このような中で、マネージャー(課長クラスを指す。以下、同じ)の多くは、将来に向けての構想を練るとか経営方針に向き合うということを、自身の役割として認識していない。ただでさえ、コンプライアンスやセキュリティの強化、サービス残業の防止、さらにはメンバーのメンタルヘルスに関することで忙殺され続ける。このような状況に「適応」した結果、経営情報に関心のないマネージャーが量産されている。戦略よりもオペレーションに、未来よりも今に関心が集中し、著しく後者に偏っているのが実情である。結果的に、職場には会社や部門の方針を翻訳し意義づける存在としてのミドルがいなくなり、組織の連結ピンという機能は解体され、一部はITにとって代わられている。

しかし、経営層と現場、組織と組織との間をつなぎ、連携や創発を強化・推進する役割は今なお必要であり、意思と感情を持った「人間」に優る担い手はないだろう。

では、トップの意図や経営の方針を受け止め、かみ砕いてメンバーに理解させ、自組織の方向性と課題を示し、各人の業務を紐づけるという役割は誰が担うのであろうか。
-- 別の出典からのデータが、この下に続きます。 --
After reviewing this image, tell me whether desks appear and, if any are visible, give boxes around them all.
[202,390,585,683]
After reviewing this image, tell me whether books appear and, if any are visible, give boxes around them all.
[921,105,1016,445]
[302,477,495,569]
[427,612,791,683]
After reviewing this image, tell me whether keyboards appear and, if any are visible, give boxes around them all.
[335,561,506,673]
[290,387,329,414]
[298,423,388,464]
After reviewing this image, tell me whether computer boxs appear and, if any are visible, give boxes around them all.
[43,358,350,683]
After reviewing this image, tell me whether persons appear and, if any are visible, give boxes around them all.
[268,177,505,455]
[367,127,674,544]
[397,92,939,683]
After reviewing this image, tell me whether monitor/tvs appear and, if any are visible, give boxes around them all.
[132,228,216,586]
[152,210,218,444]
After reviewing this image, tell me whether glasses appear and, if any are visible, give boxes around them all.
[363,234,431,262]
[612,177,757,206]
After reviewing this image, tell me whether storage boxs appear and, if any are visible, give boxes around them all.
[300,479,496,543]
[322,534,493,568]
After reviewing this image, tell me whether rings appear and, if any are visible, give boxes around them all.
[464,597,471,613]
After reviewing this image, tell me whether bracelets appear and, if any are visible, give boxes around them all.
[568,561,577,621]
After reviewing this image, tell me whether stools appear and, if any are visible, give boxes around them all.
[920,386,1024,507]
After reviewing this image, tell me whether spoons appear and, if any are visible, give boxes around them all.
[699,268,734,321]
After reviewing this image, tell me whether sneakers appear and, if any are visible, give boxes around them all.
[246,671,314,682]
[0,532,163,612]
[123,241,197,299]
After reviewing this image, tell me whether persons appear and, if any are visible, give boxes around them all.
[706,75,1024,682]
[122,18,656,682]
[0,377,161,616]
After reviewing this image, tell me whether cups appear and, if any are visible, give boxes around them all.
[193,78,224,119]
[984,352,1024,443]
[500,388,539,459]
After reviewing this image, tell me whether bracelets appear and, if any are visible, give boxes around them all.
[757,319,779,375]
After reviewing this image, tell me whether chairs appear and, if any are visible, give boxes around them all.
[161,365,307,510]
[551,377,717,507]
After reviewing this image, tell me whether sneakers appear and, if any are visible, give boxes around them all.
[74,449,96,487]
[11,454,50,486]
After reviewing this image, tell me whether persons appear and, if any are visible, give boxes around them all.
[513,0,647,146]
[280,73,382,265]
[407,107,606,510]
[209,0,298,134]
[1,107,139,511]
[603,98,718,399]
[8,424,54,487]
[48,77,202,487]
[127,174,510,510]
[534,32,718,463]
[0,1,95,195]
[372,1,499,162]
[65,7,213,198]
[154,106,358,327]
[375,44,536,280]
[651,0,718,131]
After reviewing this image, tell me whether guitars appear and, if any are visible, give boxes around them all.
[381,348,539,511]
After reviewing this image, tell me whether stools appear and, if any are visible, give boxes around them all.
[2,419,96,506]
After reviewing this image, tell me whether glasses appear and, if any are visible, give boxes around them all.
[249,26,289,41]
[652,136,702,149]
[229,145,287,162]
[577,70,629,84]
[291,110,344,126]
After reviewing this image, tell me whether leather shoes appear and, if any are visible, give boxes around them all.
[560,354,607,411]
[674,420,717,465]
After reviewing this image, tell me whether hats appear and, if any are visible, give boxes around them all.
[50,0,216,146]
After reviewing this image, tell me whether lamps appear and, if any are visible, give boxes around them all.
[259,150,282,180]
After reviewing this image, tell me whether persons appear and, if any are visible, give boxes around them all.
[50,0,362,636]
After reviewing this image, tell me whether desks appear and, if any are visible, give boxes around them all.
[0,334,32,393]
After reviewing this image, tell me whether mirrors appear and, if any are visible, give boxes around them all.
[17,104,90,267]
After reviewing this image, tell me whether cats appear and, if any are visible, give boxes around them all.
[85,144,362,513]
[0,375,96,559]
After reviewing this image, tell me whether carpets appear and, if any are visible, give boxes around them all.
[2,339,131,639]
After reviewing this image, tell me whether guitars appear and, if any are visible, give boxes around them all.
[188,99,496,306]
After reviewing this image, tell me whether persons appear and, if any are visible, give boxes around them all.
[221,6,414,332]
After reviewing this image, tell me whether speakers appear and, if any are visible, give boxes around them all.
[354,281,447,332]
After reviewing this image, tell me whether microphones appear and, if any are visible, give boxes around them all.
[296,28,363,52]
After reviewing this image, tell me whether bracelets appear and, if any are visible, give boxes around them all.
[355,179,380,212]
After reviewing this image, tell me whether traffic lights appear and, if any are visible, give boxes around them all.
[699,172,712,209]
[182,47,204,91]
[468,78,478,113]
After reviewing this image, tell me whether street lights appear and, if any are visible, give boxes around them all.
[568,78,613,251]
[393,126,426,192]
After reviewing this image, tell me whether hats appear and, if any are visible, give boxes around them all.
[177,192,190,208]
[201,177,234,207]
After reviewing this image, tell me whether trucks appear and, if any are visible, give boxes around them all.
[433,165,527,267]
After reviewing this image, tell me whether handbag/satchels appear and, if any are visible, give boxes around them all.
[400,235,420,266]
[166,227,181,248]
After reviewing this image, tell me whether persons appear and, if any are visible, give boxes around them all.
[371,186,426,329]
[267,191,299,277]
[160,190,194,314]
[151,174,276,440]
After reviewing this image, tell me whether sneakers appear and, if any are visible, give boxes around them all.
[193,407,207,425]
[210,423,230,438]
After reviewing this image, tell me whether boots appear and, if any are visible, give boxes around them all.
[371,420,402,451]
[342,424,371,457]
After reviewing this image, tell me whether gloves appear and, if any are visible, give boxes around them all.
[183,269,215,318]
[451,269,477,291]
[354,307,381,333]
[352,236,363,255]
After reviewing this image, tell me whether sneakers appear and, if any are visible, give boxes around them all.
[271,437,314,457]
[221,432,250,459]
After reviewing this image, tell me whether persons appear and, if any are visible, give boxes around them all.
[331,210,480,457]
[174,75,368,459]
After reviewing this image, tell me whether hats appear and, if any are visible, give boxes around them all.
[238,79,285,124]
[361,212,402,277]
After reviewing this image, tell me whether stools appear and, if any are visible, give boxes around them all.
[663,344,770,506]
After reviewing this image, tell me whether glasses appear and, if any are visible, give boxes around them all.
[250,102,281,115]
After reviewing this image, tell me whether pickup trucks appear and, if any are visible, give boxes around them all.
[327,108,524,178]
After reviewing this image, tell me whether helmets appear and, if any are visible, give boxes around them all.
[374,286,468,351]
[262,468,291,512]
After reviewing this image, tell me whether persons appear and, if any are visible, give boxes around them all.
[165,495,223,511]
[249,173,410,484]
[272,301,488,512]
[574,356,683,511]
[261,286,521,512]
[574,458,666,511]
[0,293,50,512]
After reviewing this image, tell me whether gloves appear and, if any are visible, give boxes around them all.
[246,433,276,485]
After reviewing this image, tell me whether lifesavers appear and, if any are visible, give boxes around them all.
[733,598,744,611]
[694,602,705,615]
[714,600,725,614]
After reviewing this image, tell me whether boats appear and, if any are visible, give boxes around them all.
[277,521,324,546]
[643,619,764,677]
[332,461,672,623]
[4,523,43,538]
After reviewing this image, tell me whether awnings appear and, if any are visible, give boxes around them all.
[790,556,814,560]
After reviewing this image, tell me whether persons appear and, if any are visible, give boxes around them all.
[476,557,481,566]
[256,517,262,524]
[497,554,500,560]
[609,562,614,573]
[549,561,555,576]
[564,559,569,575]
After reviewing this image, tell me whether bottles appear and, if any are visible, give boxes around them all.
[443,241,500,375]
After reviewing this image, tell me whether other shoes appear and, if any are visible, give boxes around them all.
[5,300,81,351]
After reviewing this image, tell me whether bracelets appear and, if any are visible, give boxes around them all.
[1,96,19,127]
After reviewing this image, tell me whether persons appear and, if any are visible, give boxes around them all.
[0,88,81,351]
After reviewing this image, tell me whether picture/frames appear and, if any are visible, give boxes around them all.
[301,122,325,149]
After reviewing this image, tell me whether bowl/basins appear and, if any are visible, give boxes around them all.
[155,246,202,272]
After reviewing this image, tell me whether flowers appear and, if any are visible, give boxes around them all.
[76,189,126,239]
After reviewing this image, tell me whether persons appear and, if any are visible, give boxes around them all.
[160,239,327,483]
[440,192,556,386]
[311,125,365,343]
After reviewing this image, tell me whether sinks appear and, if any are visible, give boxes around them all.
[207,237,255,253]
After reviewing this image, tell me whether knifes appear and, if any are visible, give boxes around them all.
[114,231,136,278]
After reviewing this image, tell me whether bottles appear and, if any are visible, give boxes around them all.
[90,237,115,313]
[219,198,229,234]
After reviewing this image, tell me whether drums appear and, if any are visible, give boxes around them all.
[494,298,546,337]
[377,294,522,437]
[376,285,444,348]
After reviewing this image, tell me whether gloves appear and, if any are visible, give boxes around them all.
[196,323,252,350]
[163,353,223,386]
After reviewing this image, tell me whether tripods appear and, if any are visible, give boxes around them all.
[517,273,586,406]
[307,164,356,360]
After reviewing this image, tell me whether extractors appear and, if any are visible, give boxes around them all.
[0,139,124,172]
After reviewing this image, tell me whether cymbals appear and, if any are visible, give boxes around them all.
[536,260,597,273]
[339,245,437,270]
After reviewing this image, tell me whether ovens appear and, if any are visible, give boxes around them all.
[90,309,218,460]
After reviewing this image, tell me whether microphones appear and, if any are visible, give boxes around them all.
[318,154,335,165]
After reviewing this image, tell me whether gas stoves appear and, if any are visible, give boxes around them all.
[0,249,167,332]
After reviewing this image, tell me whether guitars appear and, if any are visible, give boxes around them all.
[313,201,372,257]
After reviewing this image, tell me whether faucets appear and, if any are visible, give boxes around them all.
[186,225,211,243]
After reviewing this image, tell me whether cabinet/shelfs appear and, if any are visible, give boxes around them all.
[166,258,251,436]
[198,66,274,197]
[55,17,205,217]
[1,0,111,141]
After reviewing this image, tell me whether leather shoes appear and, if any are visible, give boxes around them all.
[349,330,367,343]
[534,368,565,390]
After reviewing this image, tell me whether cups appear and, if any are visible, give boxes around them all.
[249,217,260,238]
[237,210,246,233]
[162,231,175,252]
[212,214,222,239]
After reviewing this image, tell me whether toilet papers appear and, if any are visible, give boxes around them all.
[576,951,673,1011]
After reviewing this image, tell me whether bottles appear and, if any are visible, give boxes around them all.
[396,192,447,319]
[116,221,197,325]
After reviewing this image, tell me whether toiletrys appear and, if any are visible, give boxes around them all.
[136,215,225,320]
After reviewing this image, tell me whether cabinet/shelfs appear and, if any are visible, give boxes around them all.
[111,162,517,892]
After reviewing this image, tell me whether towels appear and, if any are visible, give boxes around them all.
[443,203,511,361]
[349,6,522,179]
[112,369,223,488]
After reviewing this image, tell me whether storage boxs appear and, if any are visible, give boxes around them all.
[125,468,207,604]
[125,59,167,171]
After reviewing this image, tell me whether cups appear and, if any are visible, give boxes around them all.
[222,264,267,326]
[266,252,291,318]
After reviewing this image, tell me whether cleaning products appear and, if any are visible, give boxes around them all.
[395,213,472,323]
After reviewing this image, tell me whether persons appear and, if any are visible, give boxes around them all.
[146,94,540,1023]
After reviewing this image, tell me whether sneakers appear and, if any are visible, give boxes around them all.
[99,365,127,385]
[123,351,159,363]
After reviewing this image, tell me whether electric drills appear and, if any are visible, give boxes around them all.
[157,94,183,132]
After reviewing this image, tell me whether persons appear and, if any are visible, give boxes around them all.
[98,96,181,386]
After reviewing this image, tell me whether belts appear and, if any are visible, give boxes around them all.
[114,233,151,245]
ITは活用するものであって、組織運営の肝の部分を任せることはできない。形式的には、メンバーへの説明は誰かがやっているはずである。しかし、浸透させる状態にはほど遠いものである。その多くは通達に過ぎず、双方向になっていないことと、それ以上に、情報の受け手に、それを理解、把握するための視点が備わっていないからである。

戦略の担い手としてのマネージャーは、「経営層への提言者」にして、同時に「経営層の意図を翻訳して現場に徹底させる存在」であると一般に認識され、その通りに動いていると思われている。このようなマネージャー(あるいはミドル)の弱体化は、部下の育成(あるいは職場の活性化)という点においても重篤な事態を招いている。 数字のことしか言わず、仕事の背景も目的も説明しない(できない)マネージャーが、己のプレッシャーのみを原動力にマネジメントにあたれば職場は疲弊し、部下も育たない。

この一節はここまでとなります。